◆ **SET EXERCISE**:
Please determine how many lines in the entries below contain the word "filament", and reply with that number alone.

◆ **RECORDS TO USE**:
◇ ◇ ◇ ◇ ◇

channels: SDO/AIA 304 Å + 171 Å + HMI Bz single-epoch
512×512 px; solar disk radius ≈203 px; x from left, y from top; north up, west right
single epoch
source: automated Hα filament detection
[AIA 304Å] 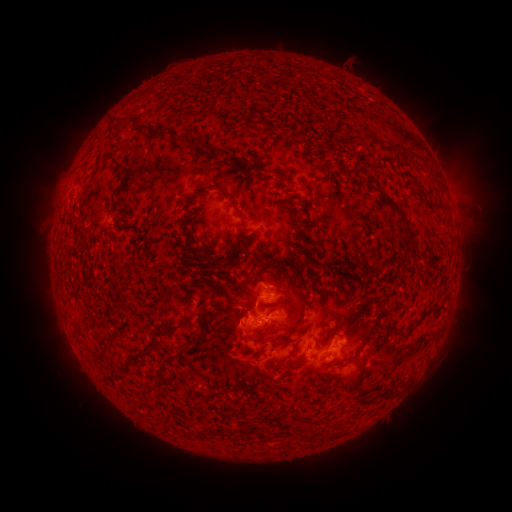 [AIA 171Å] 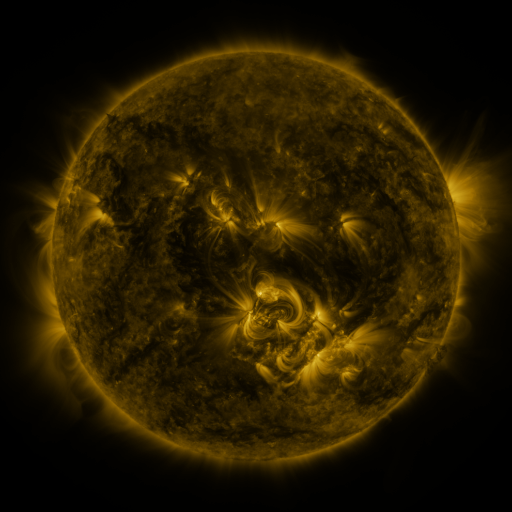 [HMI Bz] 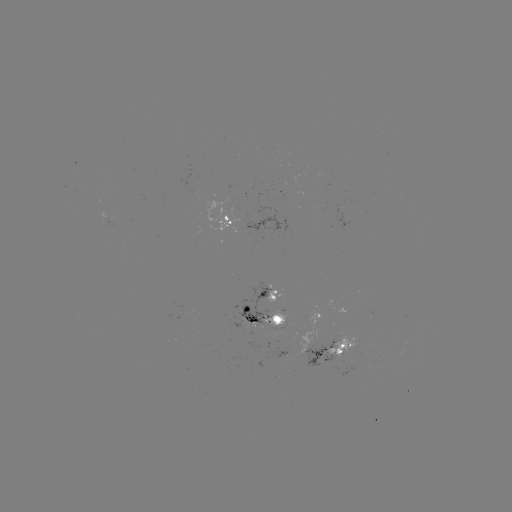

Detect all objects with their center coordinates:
filament: (161, 132)
filament: (226, 192)
filament: (395, 206)
filament: (410, 235)
filament: (293, 300)
filament: (276, 309)
filament: (252, 321)
filament: (402, 333)
filament: (266, 339)
filament: (293, 351)
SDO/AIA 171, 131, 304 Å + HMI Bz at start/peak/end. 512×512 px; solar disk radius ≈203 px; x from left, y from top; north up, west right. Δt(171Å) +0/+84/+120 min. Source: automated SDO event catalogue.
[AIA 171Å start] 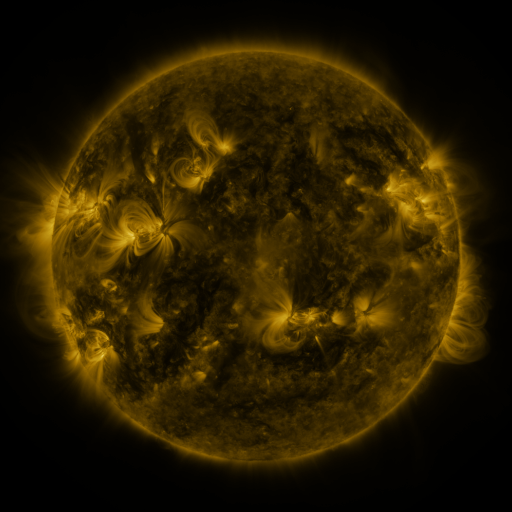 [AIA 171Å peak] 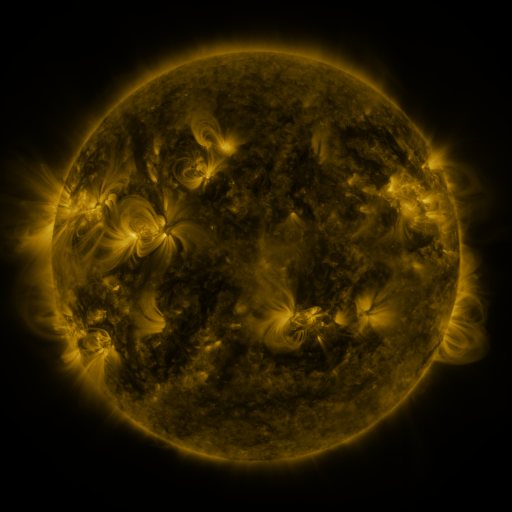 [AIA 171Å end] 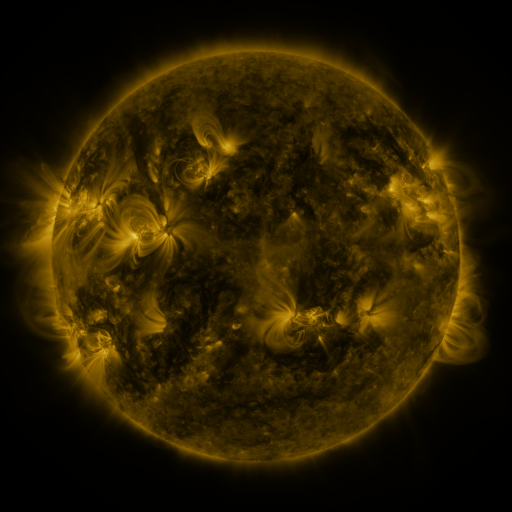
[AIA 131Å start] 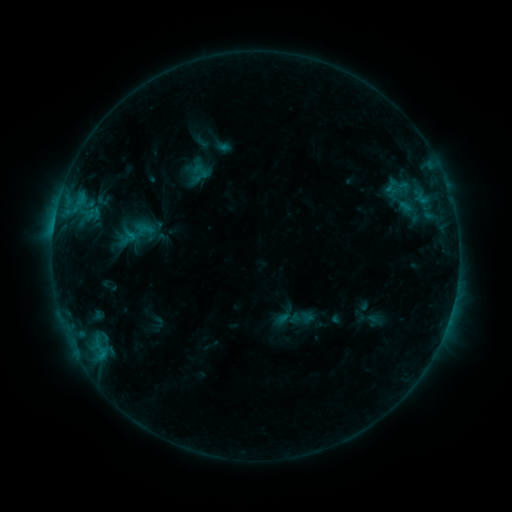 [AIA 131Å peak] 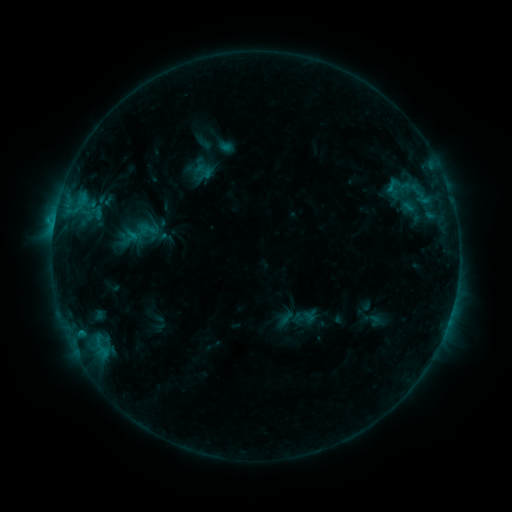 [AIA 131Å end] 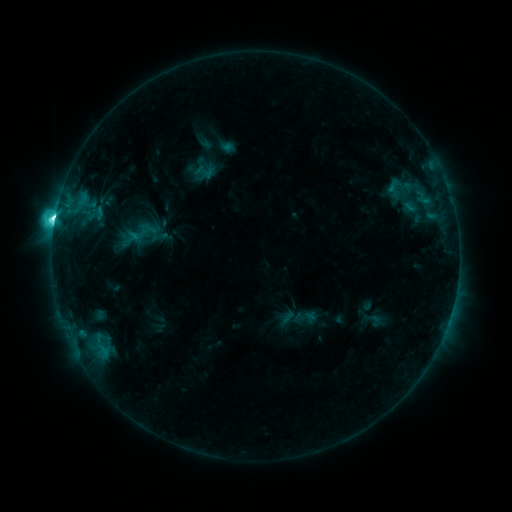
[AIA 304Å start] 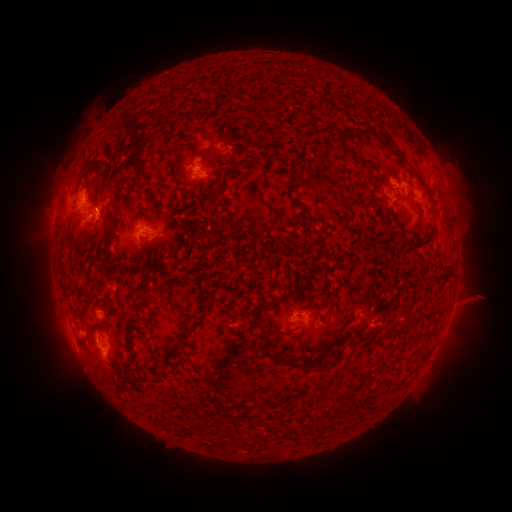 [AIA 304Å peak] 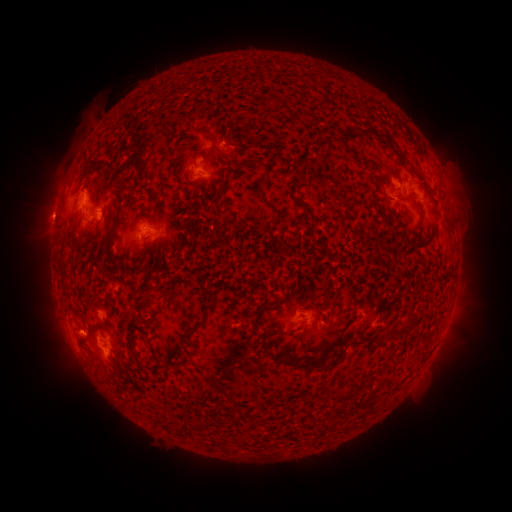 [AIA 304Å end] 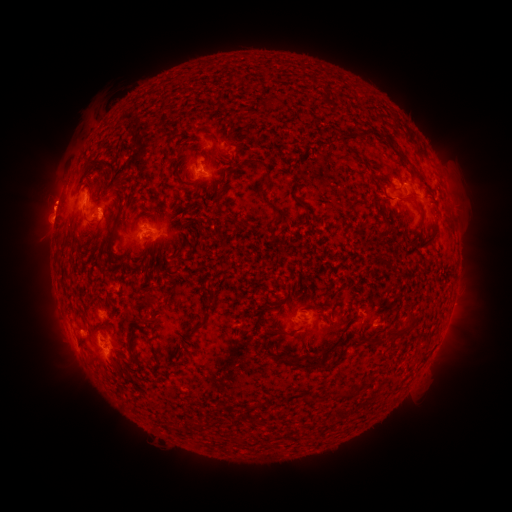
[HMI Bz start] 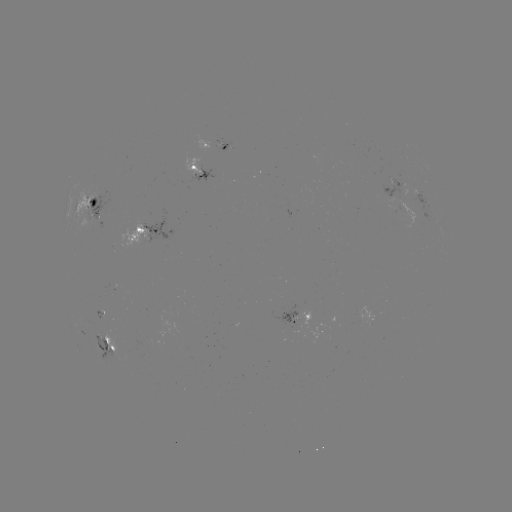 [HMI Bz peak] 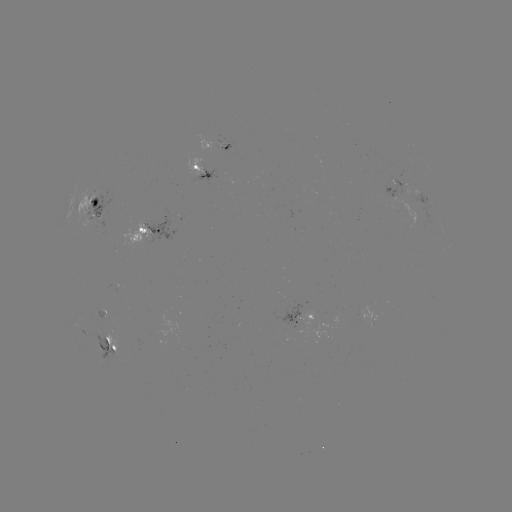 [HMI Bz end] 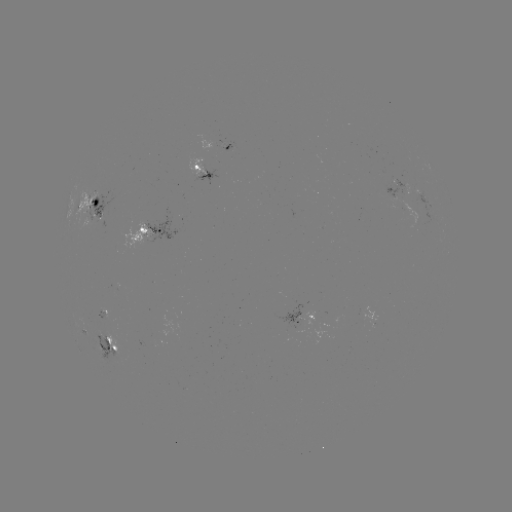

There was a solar emerging-flux region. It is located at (98, 211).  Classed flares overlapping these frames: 1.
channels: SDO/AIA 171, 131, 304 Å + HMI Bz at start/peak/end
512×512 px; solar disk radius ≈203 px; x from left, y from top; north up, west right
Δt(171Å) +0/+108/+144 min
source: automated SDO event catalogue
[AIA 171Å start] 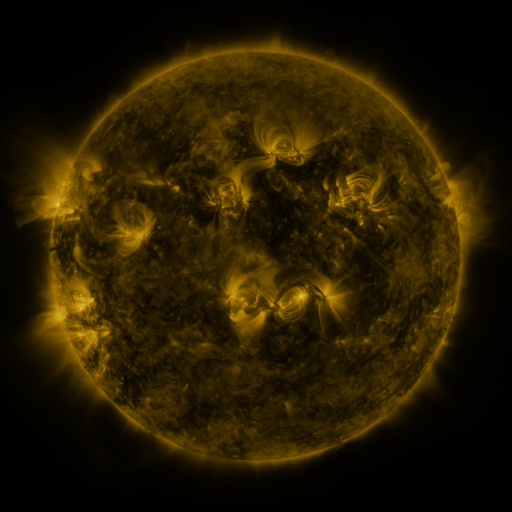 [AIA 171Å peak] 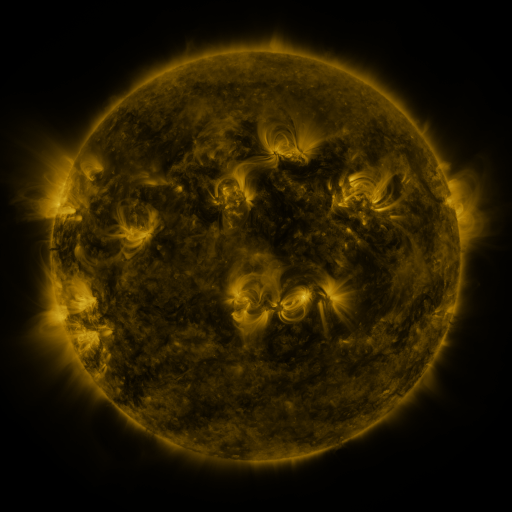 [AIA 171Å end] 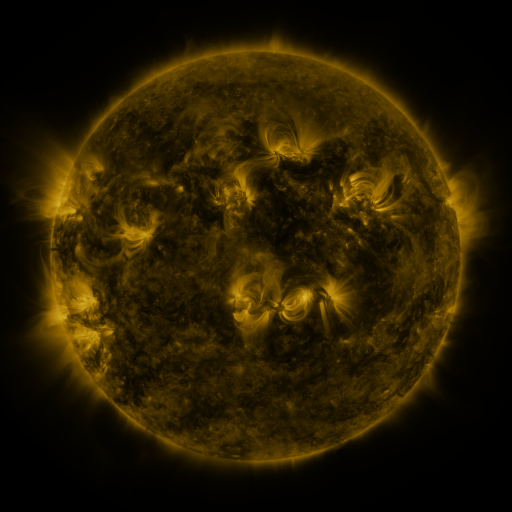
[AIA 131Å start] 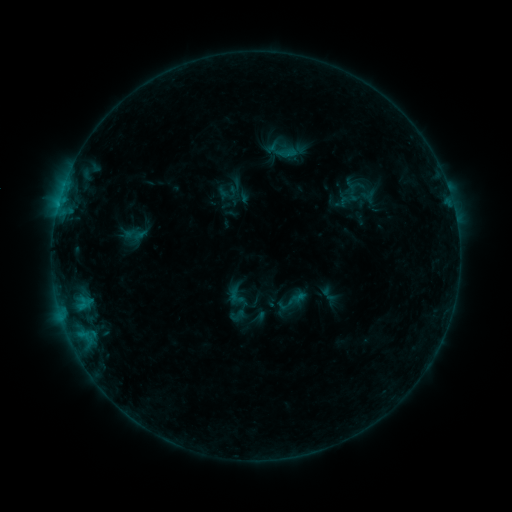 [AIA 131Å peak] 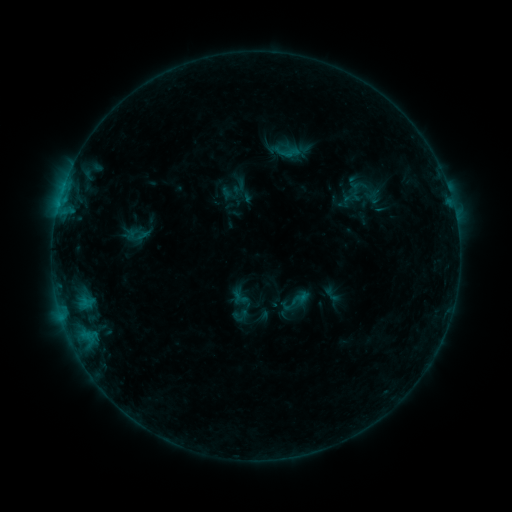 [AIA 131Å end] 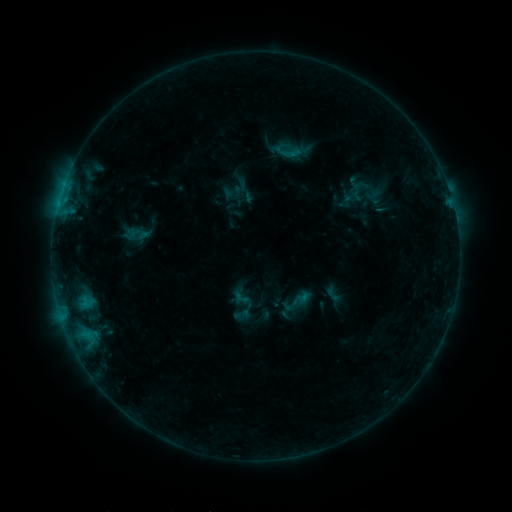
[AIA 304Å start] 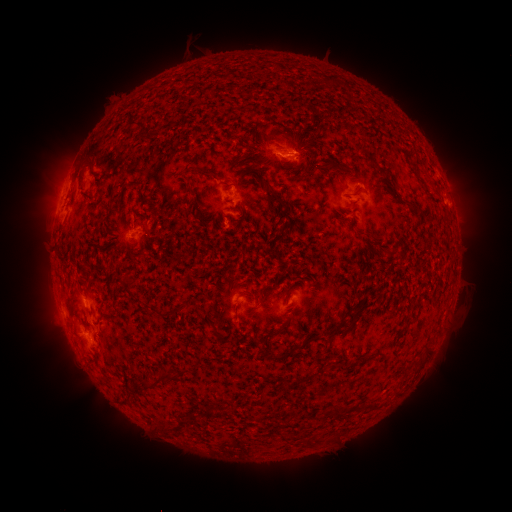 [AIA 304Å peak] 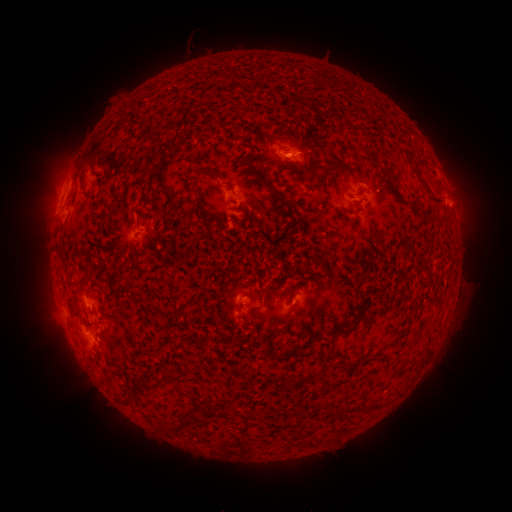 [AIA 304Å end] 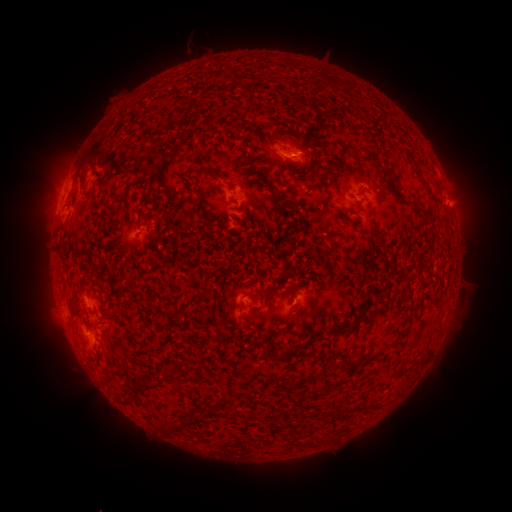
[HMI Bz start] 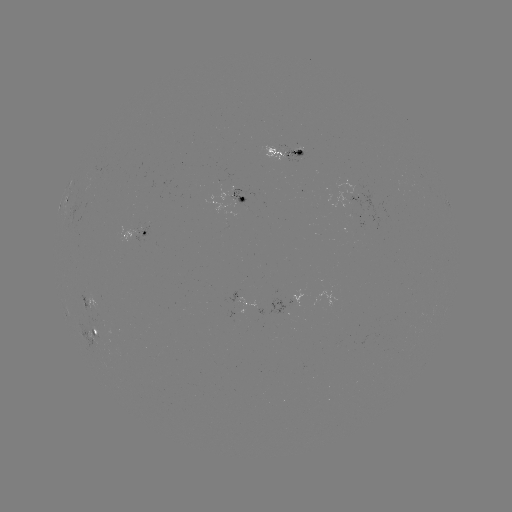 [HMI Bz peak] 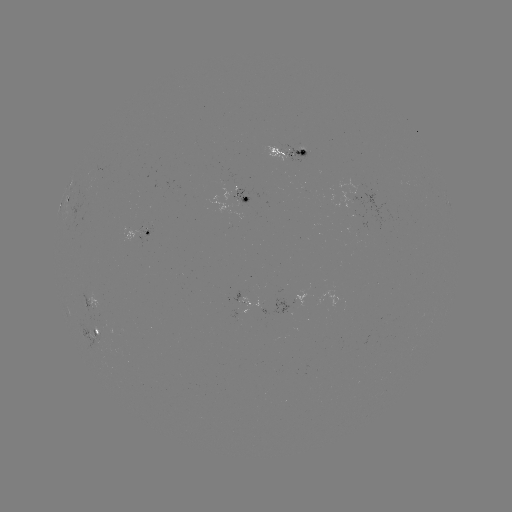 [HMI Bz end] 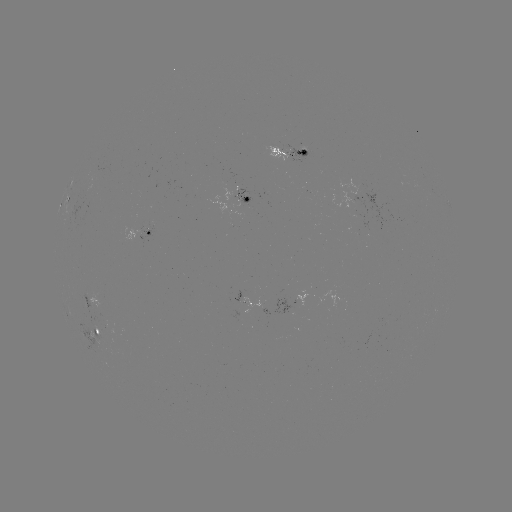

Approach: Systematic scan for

◇ ◇ ◇ ◇ ◇

◆ **RESULT**:
11